I think the Minister's decision to review that whole situation is overdue. I hope when I remind him that that course was pressed upon him by this Party, he will not feel we are being unfair. I find it most embarrassing that if the Fine Gael Party drop a hint about the necessity for reform in education, Deputy Dooley asks a question the following week and the Minister for Education in the Fianna Fáil Government protests his early intention of carrying out the reform advocated. If we speak of the necessity of setting up a commission to inquire into the whole operation of the Health Act, the next time the Minister for Health introduces his Estimate, he announces that that is precisely what he intends to do. If we advocate that certain sanatoria should be used for the accommodation of certain types of patients, he gets quite indignant when he announces that he proposes to undertake the very recommendation we have pressed upon him.

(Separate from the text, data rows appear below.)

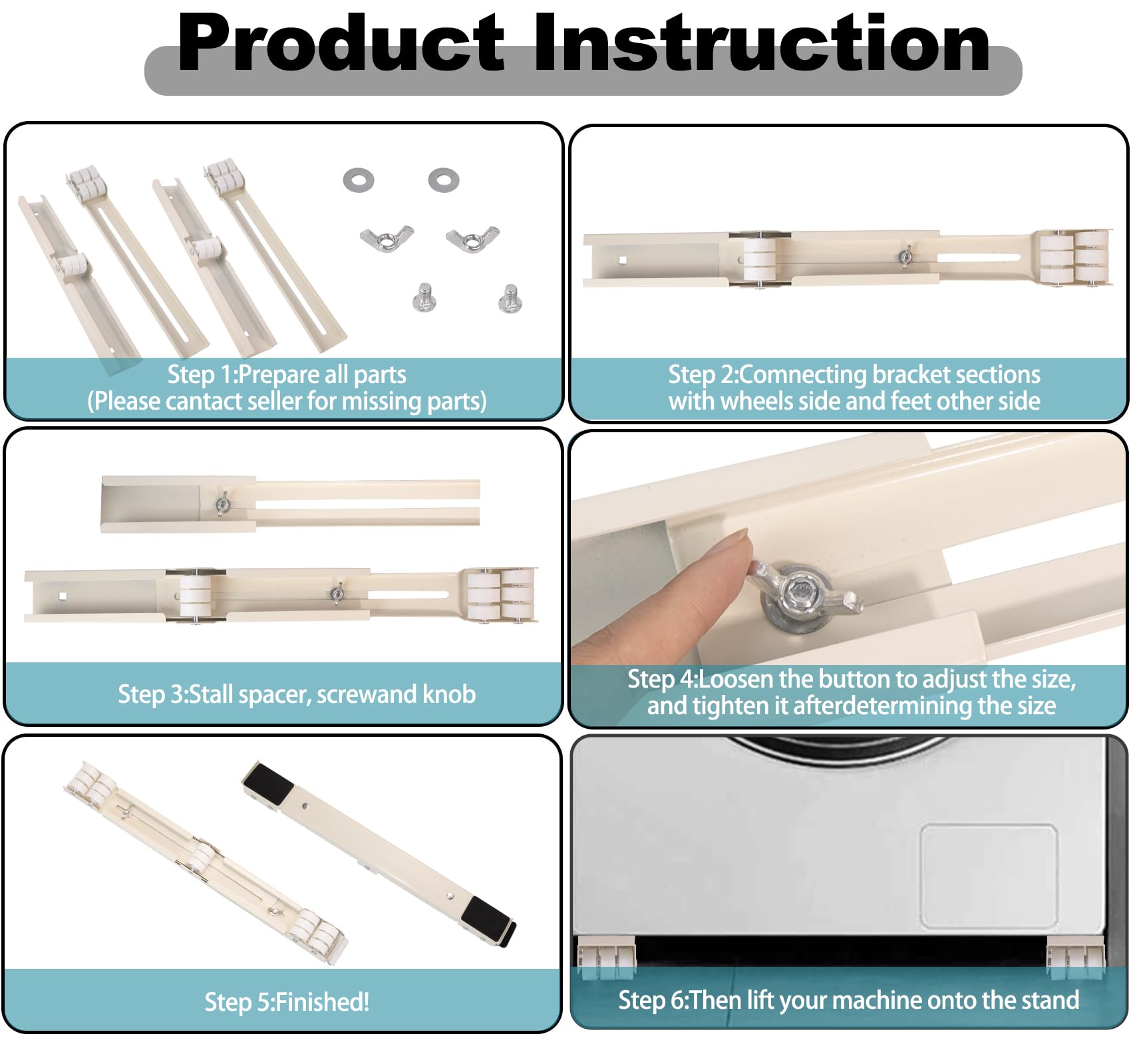 Product Instruction

Step 1:Prepare all parts
(Please cantact seller for missing parts)

Step 2:Comnecting bracket sections with wheels side and feet other side

Step 3:Stall spacer, screwand knob

Step 4:Loosen the button to adjust the size, and tighten it afterdetermining the size

Step 5:Finished!

Step 6:Then lift your machine onto the stand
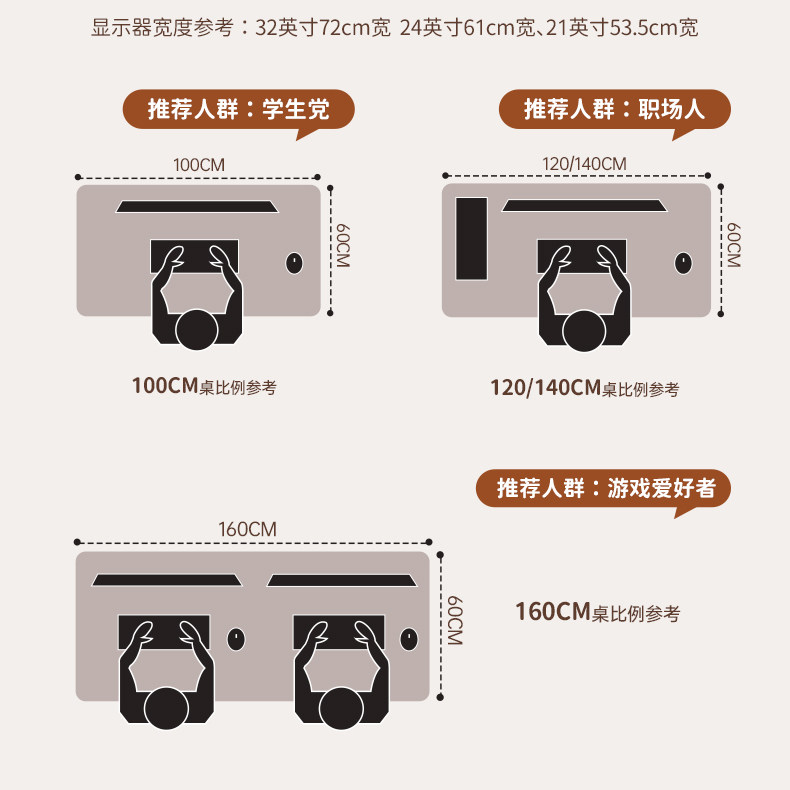 显示器宽度参考：32英寸72cm宽 24英寸61cm宽、21英寸53.5cm宽

推荐人群：学生党

100CM

60CM

100CM桌比例参考

推荐人群：职场人

120/140CM

60CM

120/140CM桌比例参考

推荐人群：游戏爱好者

160CM

60CM

160CM桌比例参考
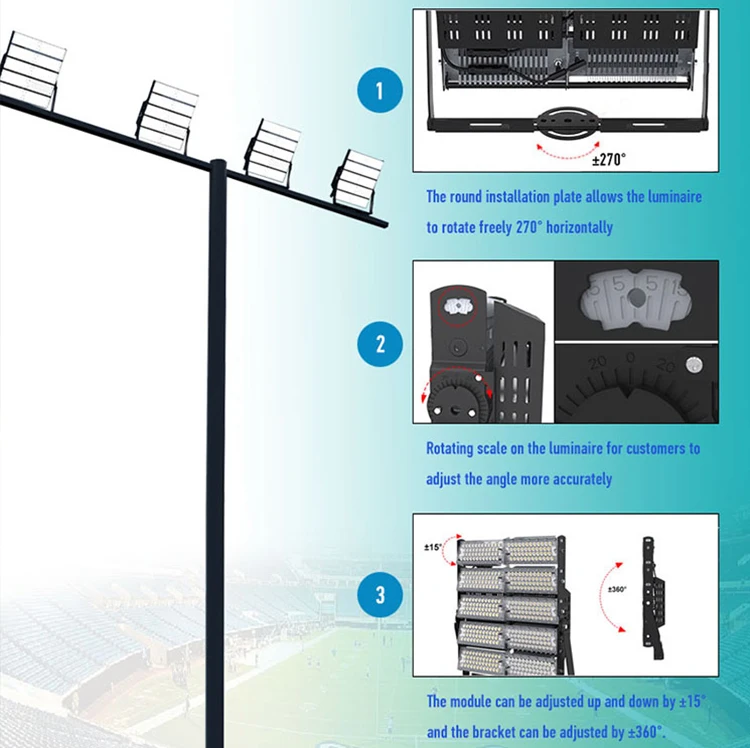 1

±270°

The round installation plate allows the luminaire to rotate freely 270° horizontally

2

5 5 5 5

20 0 20

Rotating scale on the luminaire for customers to adjust the angle more accurately

3

±15°

±360°

The module can be adjusted up and down by ±15° and the bracket can be adjusted by ±360°.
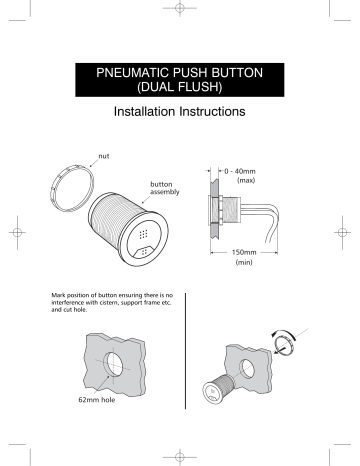 PNEUMATIC PUSH BUTTON
(DUAL FLUSH)

Installation Instructions

nut

button assembly

0 - 40mm
(max)

150mm
(min)

Mark position of button ensuring there is no interference with cistern, support frame etc. and cut hole.

62mm hole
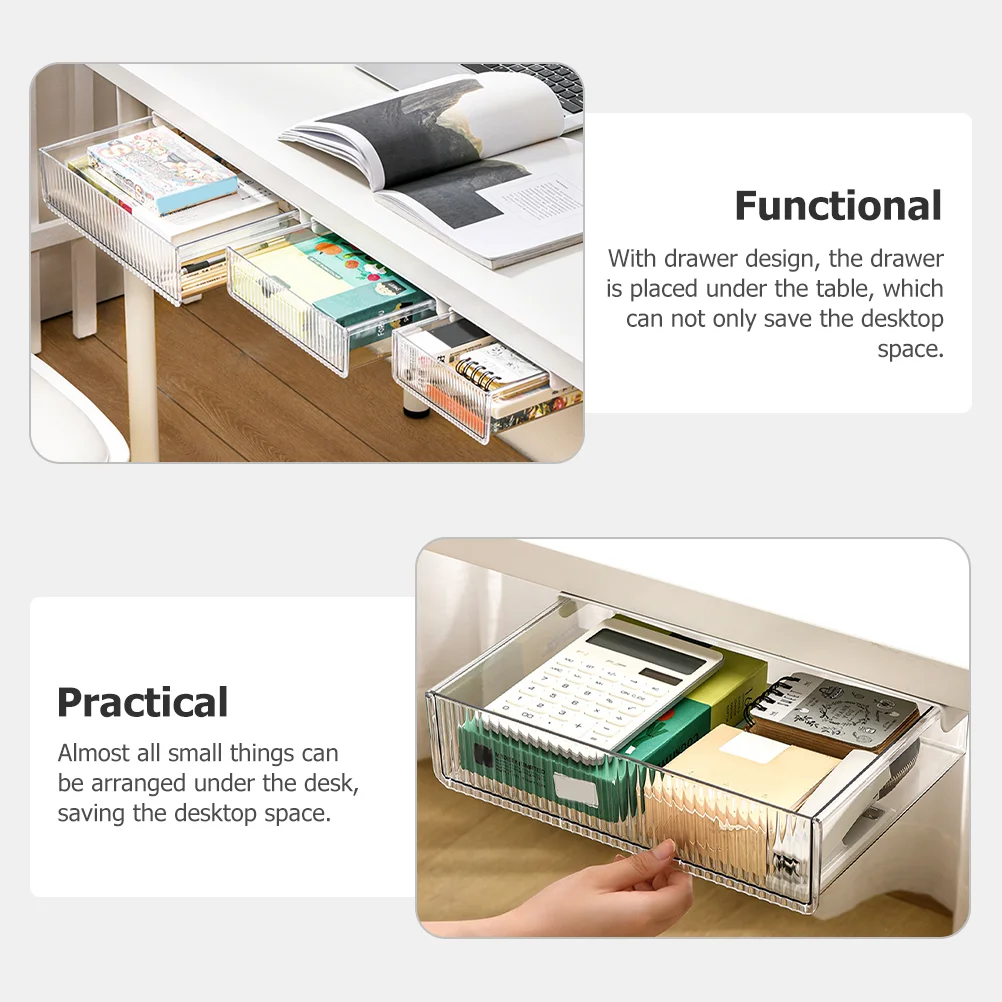 Functional

With drawer design, the drawer is placed under the table, which can not only save the desktop space.

Practical

Almost all small things can be arranged under the desk, saving the desktop space.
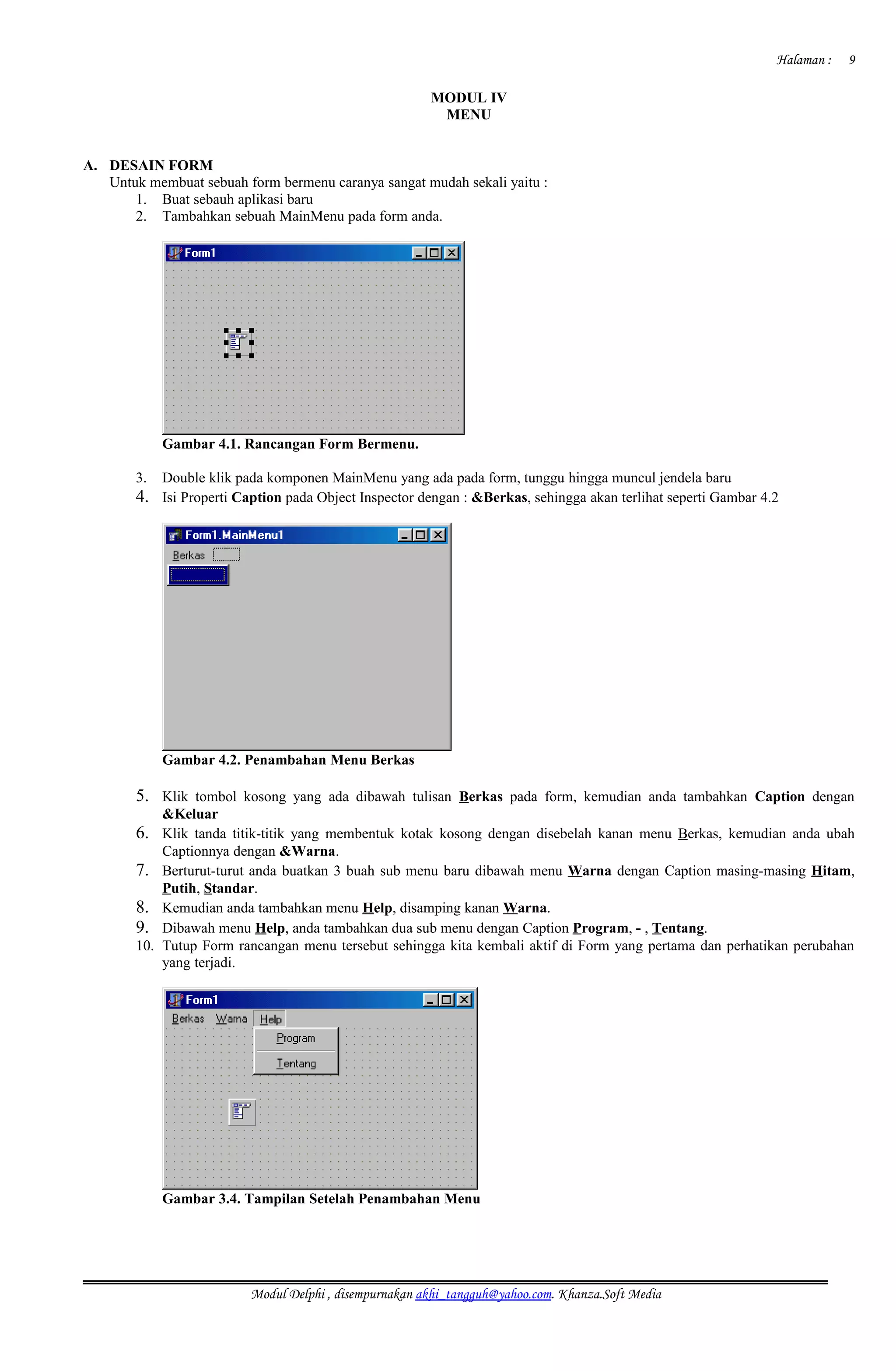 Halaman : 9

MODUL IV
MENU

A. DESAIN FORM
Untuk membuat sebuah form bermenu caranya sangat mudah sekali yaitu :
1. Buat sebauh aplikasi baru
2. Tambahkan sebuah MainMenu pada form anda.

Form1

Gambar 4.1. Rancangan Form Bermenu.

3. Double klik pada komponen MainMenu yang ada pada form, tunggu hingga muncul jendela baru
4. Isi Properti Caption pada Object Inspector dengan : &Berkas, sehingga akan terlihat seperti Gambar 4.2

Form1.MainMenu1
Berkas

Gambar 4.2. Penambahan Menu Berkas

5. Klik tombol kosong yang ada dibawah tulisan Berkas pada form, kemudian anda tambahkan Caption dengan &Keluar
6. Klik tanda titik-titik yang membentuk kotak kosong dengan disebelah kanan menu Berkas, kemudian anda ubah Captionnya dengan &Warna.
7. Berturut-turut anda buatkan 3 buah sub menu baru dibawah menu Warna dengan Caption masing-masing Hitam, Putih, Standar.
8. Kemudian anda tambahkan menu Help, disamping kanan Warna.
9. Dibawah menu Help, anda tambahkan dua sub menu dengan Caption Program, - , Tentang.
10. Tutup Form rancangan menu tersebut sehingga kita kembali aktif di Form yang pertama dan perhatikan perubahan yang terjadi.

Form1
Berkas Warna Help
Program
Tentang

Gambar 3.4. Tampilan Setelah Penambahan Menu

Modul Delphi , disempurnakan akhi_tangguh@yahoo.com. Khanza.Soft Media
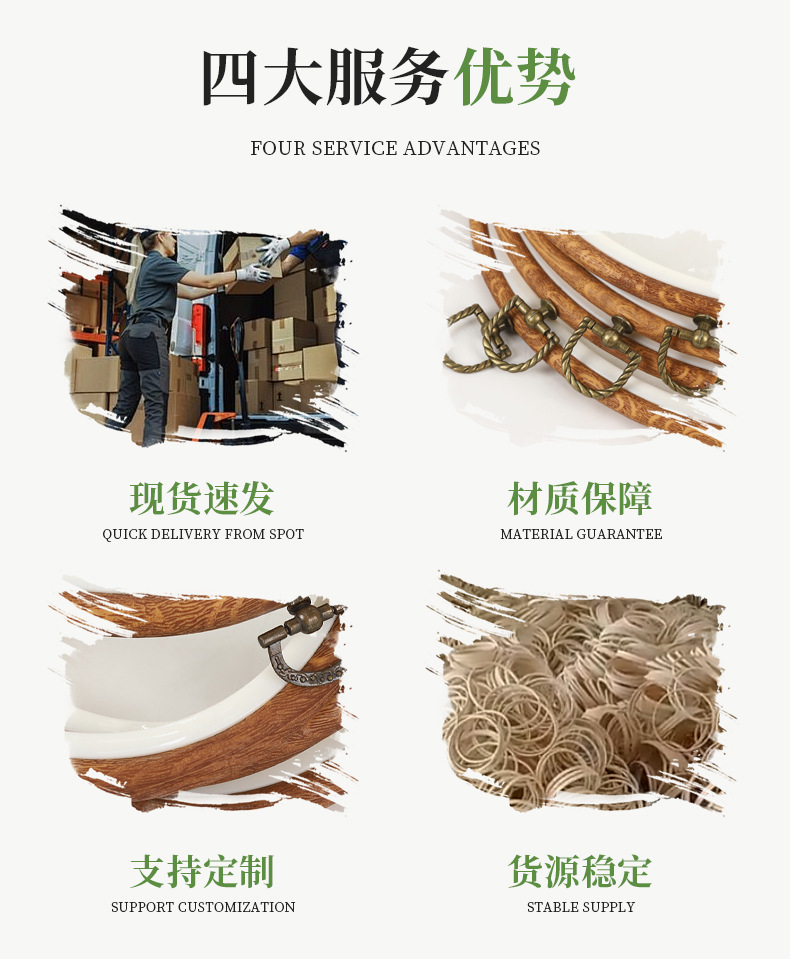 四大服务优势

FOUR SERVICE ADVANTAGES

现货速发

QUICK DELIVERY FROM SPOT

材质保障

MATERIAL GUARANTEE

支持定制

SUPPORT CUSTOMIZATION

货源稳定

STABLE SUPPLY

He has already undertaken it for years.

In fact, what is becoming positively alarming is that they have now reached the stage at which they are on the very verge of proclaiming that they not only accept the policy of this Party but that they always accepted it and believed in it. I detected this in them some time ago in a very wide field, but the detail into which they are now prepared to go to protest their allegiance to the views expressed from this side of the House is becoming a source of political embarrassment to me. I only hope and pray that this painful process of considering that everything we propose is dear to the heart of the Fianna Fáil Government will not continue indefinitely because it makes it extremely difficult for the present political system to be maintained if the least word of the Opposition is taken so entirely to heart.

I wish the Minister all the luck in the world in his job, and I wish him especially an excess of humility and good-will so that his future relations with the medical profession may be more fruitful and more edifying than they have been.

I move to report progress.

Progress reported: Committee to sit again.